━━━ Given passage

# Self-Hosted CI Infrastructure Project Specification
**Project:** Embeddenator Self-Hosted CI/CD System
**Version:** 1.0
**Last Updated:** 2025-12-22
**Status:** Active Development
**Document Owner:** DevOps Engineering Team
---
## Table of Contents
1. [Executive Summary](#executive-summary)
2. [Project Overview](#project-overview)
3. [Current State](#current-state)
4. [System Architecture](#system-architecture)
5. [Requirements](#requirements)
6. [Runner Types and Configurations](#runner-types-and-configurations)
7. [Testing and Validation](#testing-and-validation)
8. [Future Roadmap](#future-roadmap)
9. [Appendix](#appendix)
---
## Executive Summary
The Embeddenator project requires self-hosted GitHub Actions runners to support multi-architecture builds (ARM64, x86_64) and specialized hardware (GPU) that are not available in GitHub's standard hosted runner fleet. This document specifies the design, implementation, and operational requirements for a robust, automated self-hosted CI infrastructure.
### Key Objectives
1. **Multi-Architecture Support**: Native ARM64 builds without emulation overhead
2. **GPU Acceleration**: Support for GPU-accelerated workloads in future development
3. **Cost Optimization**: Auto-scaling runners with idle timeout management
4. **Automation**: Fully automated runner lifecycle management
5. **Reliability**: High availability with automatic recovery and health monitoring
### Success Criteria
- ✅ ARM64 CI workflow completes successfully on self-hosted runners
- ✅ Runner automation system manages lifecycle without manual intervention
- ✅ Cost savings >50% compared to cloud-based alternatives
- ✅ Build time <15 minutes for full test suite on ARM64
- ✅ Zero manual runner management required during normal operation
---
## Project Overview
### Background
Embeddenator is a Rust-based holographic computing substrate that requires testing and building on multiple architectures:
- **AMD64 (x86_64)**: Primary architecture, fully supported by GitHub-hosted runners
- **ARM64 (aarch64)**: Required for multi-arch Docker images, not available in standard GitHub runners
- **GPU Support**: Future requirement for VSA acceleration research
The project previously attempted to use ARM64 GitHub-hosted runners, but these do not exist in the standard offering. QEMU emulation on x86_64 runners proved too slow (5-10x overhead) and unreliable for CI/CD purposes.

━━━━━━

▸ **Brief**:
Retype the CI infrastructure specification above word for word, from its title line through its final sentence.

━━━ Available data

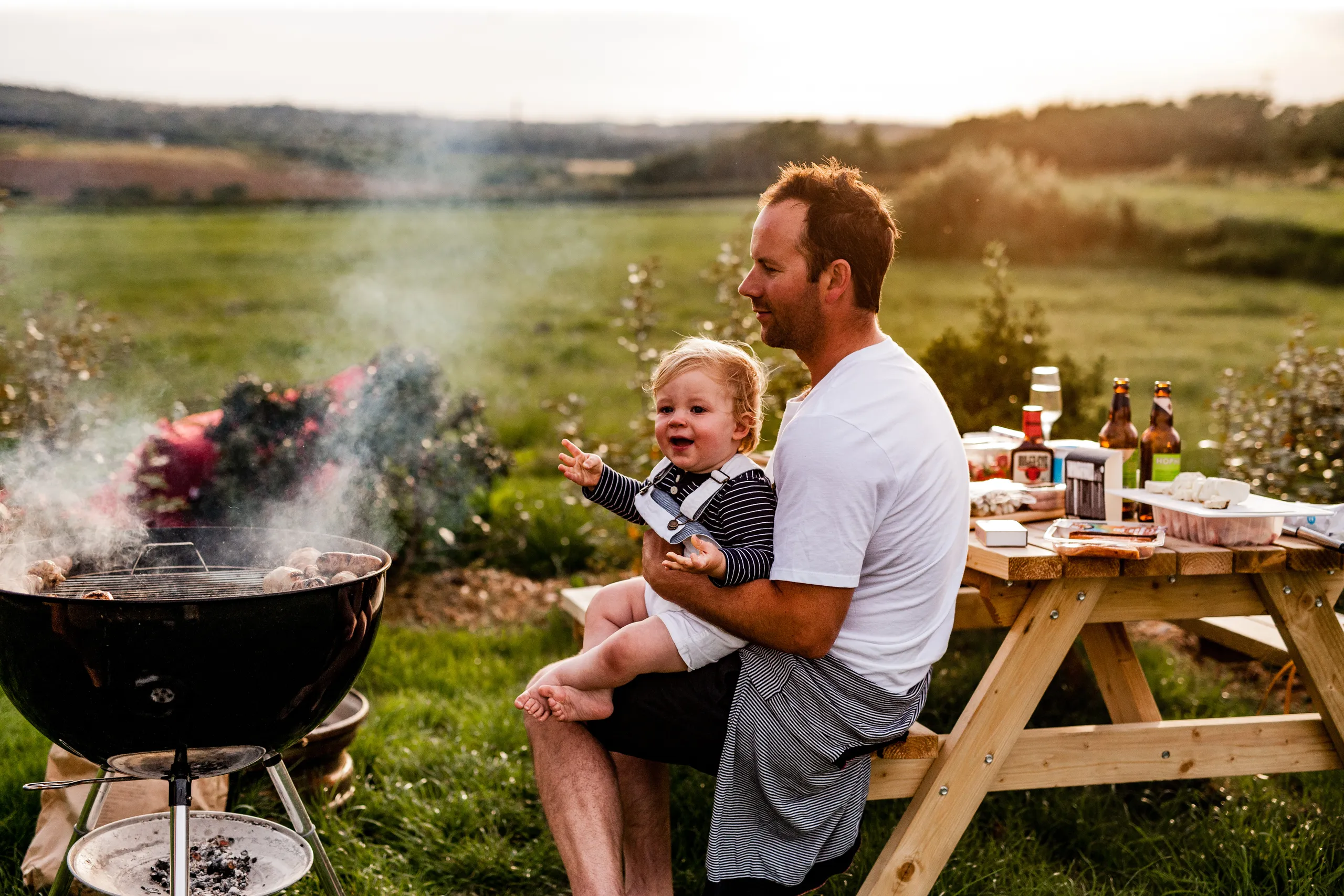 Adult holding a toddler beside a smoky barbecue grill at an outdoor picnic table in the countryside at sunset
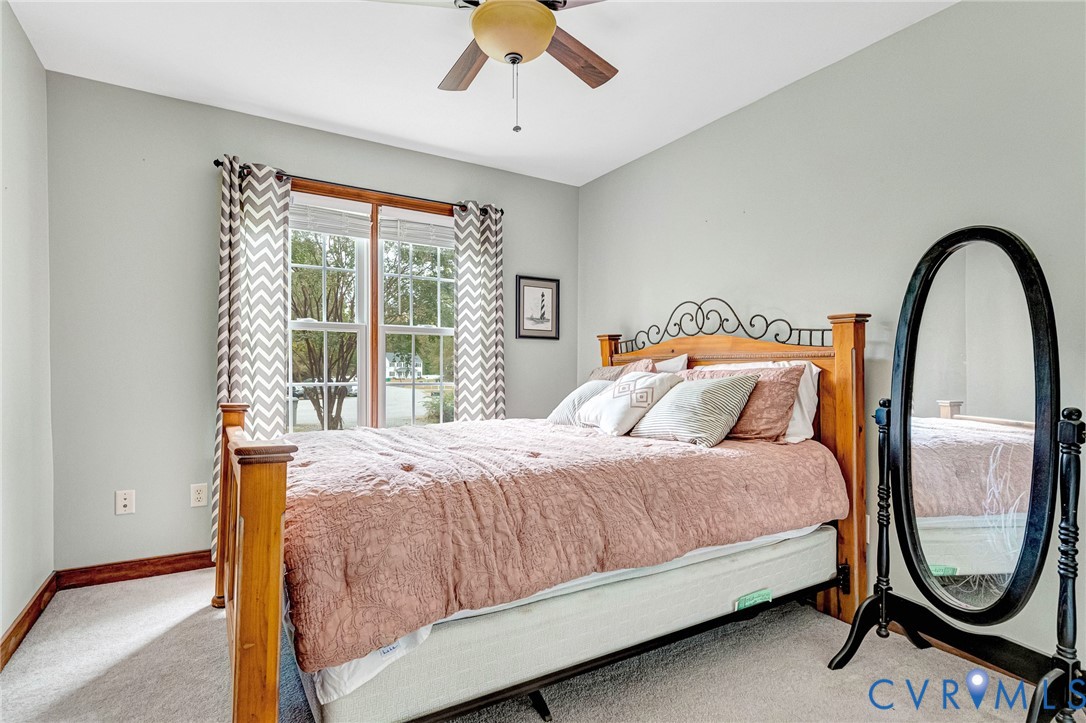109 Pleasant Grove Court Aylett, VA 23009 - Photo 30 of 39 a bedroom with a bed and a mirror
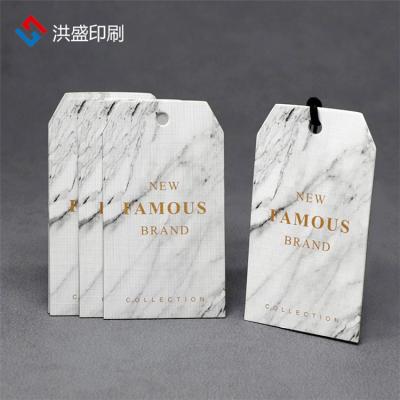 China Sustainable Wholesale Fashion Custom Printing Unique Garment Hangtag For Clothing for sale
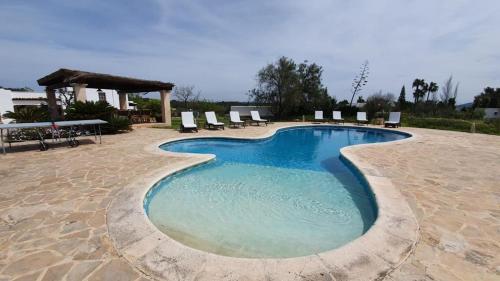 una grande piscina con sedie e gazebo di CAN FARITZEO a Sant Rafel de sa Creu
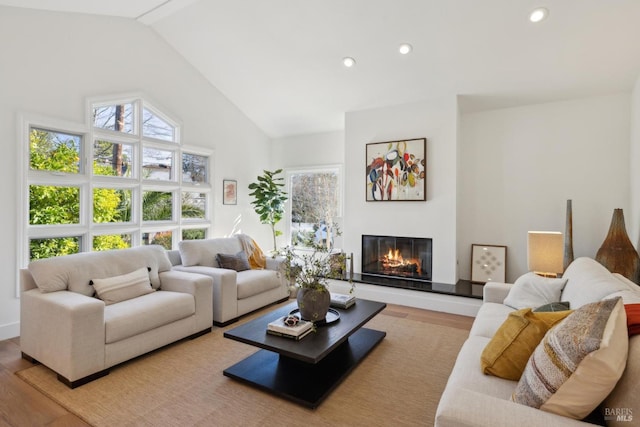 living area with high vaulted ceiling, a glass covered fireplace, wood finished floors, and recessed lighting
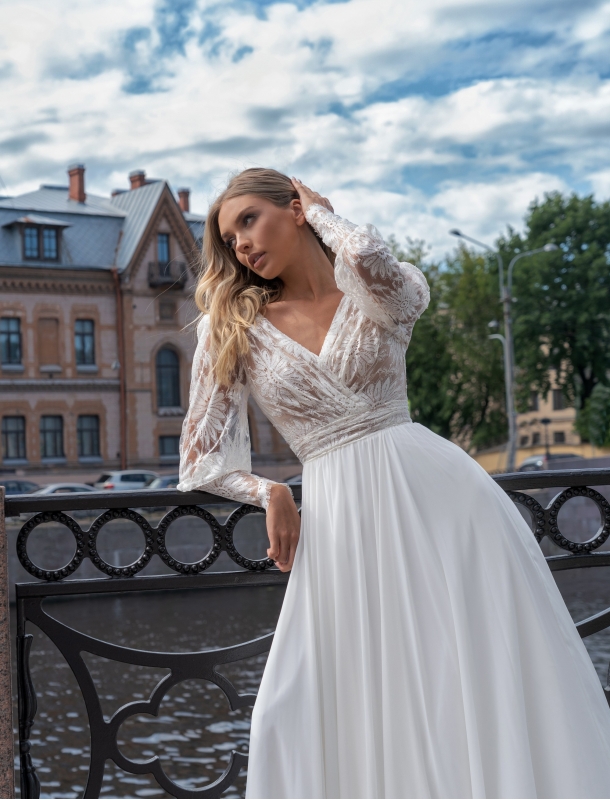 Wedding dress with a transparent bodice and voluminous sleeves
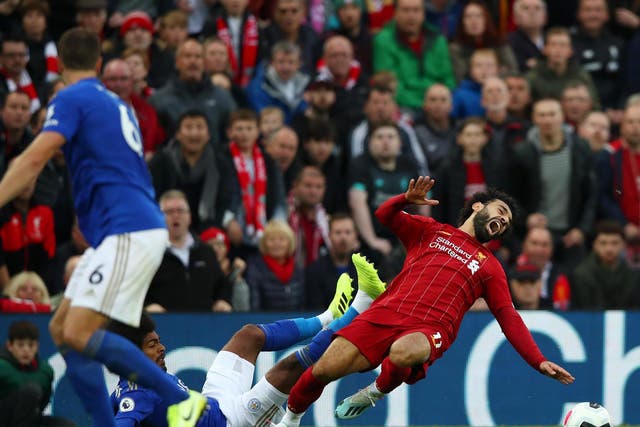 Leicester City's Hamza Choudhury tackles Liverpool's Mohamed Salah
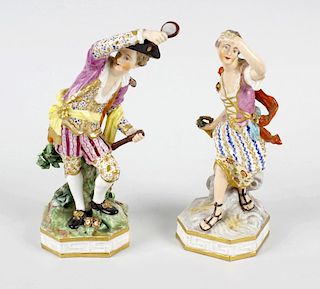 A pair of 18th century porcelain figures attributed to Derby, one modelled as a dandy with bicorn ha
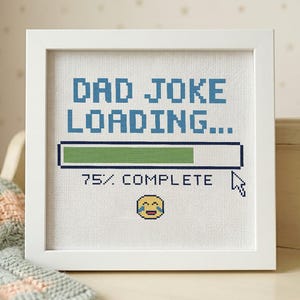 Pode incluir: Uma moldura quadrada branca contendo um padrão de ponto cruz em tecido branco. O design apresenta texto azul pixelizado lendo DAD JOKE LOADING..., uma barra de progresso verde, o texto 75% COMPLETE, um ícone de cursor e um emoji rindo.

━━━━━━

▸ **Result**:
# Self-Hosted CI Infrastructure Project Specification
**Project:** Embeddenator Self-Hosted CI/CD System
**Version:** 1.0
**Last Updated:** 2025-12-22
**Status:** Active Development
**Document Owner:** DevOps Engineering Team
---
## Table of Contents
1. [Executive Summary](#executive-summary)
2. [Project Overview](#project-overview)
3. [Current State](#current-state)
4. [System Architecture](#system-architecture)
5. [Requirements](#requirements)
6. [Runner Types and Configurations](#runner-types-and-configurations)
7. [Testing and Validation](#testing-and-validation)
8. [Future Roadmap](#future-roadmap)
9. [Appendix](#appendix)
---
## Executive Summary
The Embeddenator project requires self-hosted GitHub Actions runners to support multi-architecture builds (ARM64, x86_64) and specialized hardware (GPU) that are not available in GitHub's standard hosted runner fleet. This document specifies the design, implementation, and operational requirements for a robust, automated self-hosted CI infrastructure.
### Key Objectives
1. **Multi-Architecture Support**: Native ARM64 builds without emulation overhead
2. **GPU Acceleration**: Support for GPU-accelerated workloads in future development
3. **Cost Optimization**: Auto-scaling runners with idle timeout management
4. **Automation**: Fully automated runner lifecycle management
5. **Reliability**: High availability with automatic recovery and health monitoring
### Success Criteria
- ✅ ARM64 CI workflow completes successfully on self-hosted runners
- ✅ Runner automation system manages lifecycle without manual intervention
- ✅ Cost savings >50% compared to cloud-based alternatives
- ✅ Build time <15 minutes for full test suite on ARM64
- ✅ Zero manual runner management required during normal operation
---
## Project Overview
### Background
Embeddenator is a Rust-based holographic computing substrate that requires testing and building on multiple architectures:
- **AMD64 (x86_64)**: Primary architecture, fully supported by GitHub-hosted runners
- **ARM64 (aarch64)**: Required for multi-arch Docker images, not available in standard GitHub runners
- **GPU Support**: Future requirement for VSA acceleration research
The project previously attempted to use ARM64 GitHub-hosted runners, but these do not exist in the standard offering. QEMU emulation on x86_64 runners proved too slow (5-10x overhead) and unreliable for CI/CD purposes.